Quote from: Gabrielle on November 25, 2013, 02:16:21 AM
Am I wrong?
Do you think I would really be back here trying to help people if I was hostile?
Others who have been on this site a long time like Cindy K8 FA and Janet know who I am and know my complex life story. I've been here before as a volunteer helper and was a site moderator, but left because of other life priorities. I came back a few months ago because I wanted to offer my support.
So yes I'm afraid you are completely misreading this, but I'm afraid I don't really feel its is now appropriate to go over my story in huge detail, so please accept my apologies if the post came over as aggressive to you. That is never my intention. I just want to try to help people understand that these things are seldom black and white. We all have different stories to tell. For myself I just don't happen to find a lot of the classical trans narrative very applicable because, as is well known to the aforementioned people, I grew up as a girl and despite some issues in my teens I am still female.

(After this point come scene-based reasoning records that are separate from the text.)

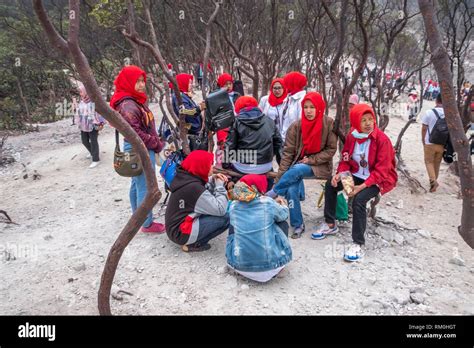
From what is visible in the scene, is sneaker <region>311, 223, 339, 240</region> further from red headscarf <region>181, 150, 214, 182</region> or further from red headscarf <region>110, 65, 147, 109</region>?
red headscarf <region>110, 65, 147, 109</region>

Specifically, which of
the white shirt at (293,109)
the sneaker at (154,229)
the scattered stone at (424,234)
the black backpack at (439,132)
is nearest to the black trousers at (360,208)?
the scattered stone at (424,234)

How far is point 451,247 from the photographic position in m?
3.69

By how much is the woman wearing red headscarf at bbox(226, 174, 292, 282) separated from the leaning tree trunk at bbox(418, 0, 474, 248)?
4.32ft

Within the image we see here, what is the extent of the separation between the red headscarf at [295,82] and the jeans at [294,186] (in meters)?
1.20

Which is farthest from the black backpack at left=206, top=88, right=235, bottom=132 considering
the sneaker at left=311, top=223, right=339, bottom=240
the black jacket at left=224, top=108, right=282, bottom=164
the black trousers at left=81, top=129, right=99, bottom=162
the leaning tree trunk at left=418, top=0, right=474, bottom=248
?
the black trousers at left=81, top=129, right=99, bottom=162

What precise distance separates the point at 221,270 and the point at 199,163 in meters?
0.92

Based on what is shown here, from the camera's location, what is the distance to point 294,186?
3.77 metres

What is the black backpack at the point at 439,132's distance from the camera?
511cm

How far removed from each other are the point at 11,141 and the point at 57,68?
5803mm

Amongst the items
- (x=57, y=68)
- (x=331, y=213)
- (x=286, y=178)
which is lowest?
(x=331, y=213)

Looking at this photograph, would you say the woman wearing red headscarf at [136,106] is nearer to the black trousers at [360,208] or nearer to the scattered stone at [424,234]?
the black trousers at [360,208]

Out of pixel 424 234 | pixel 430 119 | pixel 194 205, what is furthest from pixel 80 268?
pixel 430 119
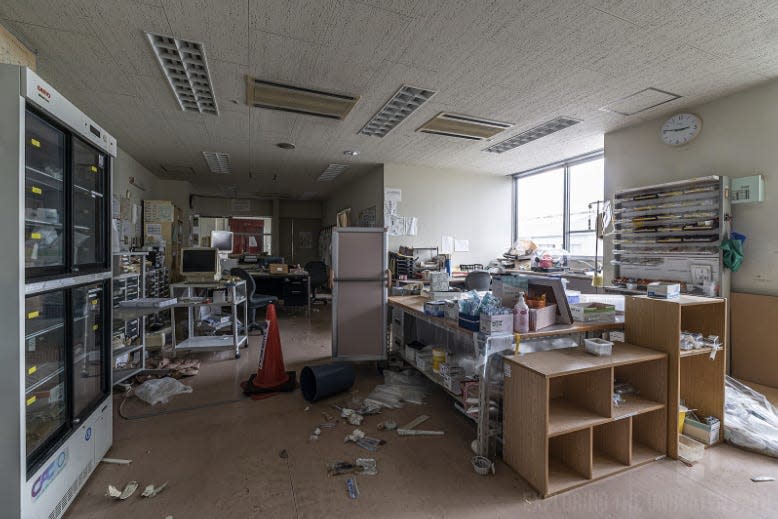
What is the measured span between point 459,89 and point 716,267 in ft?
10.1

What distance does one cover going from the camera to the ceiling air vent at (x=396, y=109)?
337 centimetres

Yes it is a matter of record that I had to have some genital corrective surgery because I was Partial Androgen Insensitive. I tend to declare that in trans spaces because I do not wish to be dishonest. However I am aware that my understanding of the trans experience is limited because have never had the experience of hostility, I have never had any issues with fitting in, never experienced the regrets over a lost childhood (because mine wasn't), never had any of the confusions doubts and fears that many seem to do... And so I also do define myself as cisgender because I am very aware that there is a lot about being trans that I simply don't comprehend - and it would therefore seem arrogant of me to presume!
I'm aware that that label also doesn't fit perfectly - but it seems to me to be closer to my experience and basically as this site has always upheld the individuals right to self identify, that it is what I choose, with no intention of hostility to anyone.
If my presence ever becomes unwelcome I happy to leave as I have no wish to upset or antagonise.. I hope that will not be the case.